#### Requirement:
Give every heading that appears in the Spark SQL lab below, in order.

# Spark SQL

In this lab, you will take your first steps using Spark's support for SQL and relational concepts.

## Objectives

1. Use the `SparkSession` to query data as relational tables using different APIs.
2. Create a user-defined SQL function and use it in a SQL query.

### Get a SparkSession

In order to work with Spark's SQL support, we need to first get our hands on a special context called `SparkSession`.  
The SparkSession class is the entry point into all functionality in Spark. 

> Note: as of Spark 2.0, SparkSession replaced SqlContext. However, we could still use SqlContext as it's being kept for backward compatibility.

We'll use SparkSession.builder to create a SparkSession. SparkSession.builder lets you define you application name and it also lets you set various parameters in the Spark config, although there is no need to do so for our simple example.
    

In [1]:
from pyspark.sql import SparkSession

spark = SparkSession.builder.appName("Python Spark SQL").getOrCreate()

Now, we're ready to roll with Spark SQL.

#### Dataset extract:
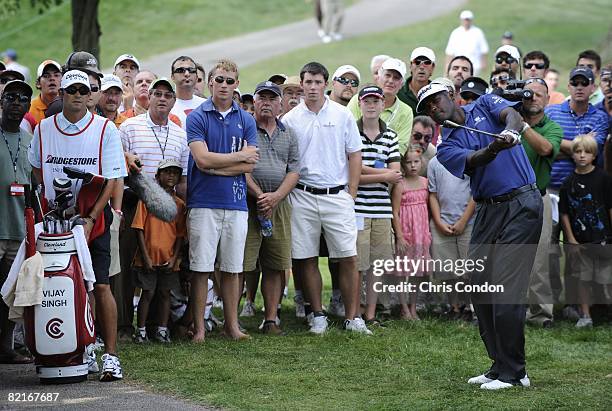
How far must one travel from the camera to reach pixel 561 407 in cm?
829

#### Solution to the exercise:
1. Spark SQL
2. Objectives
3. Get a SparkSession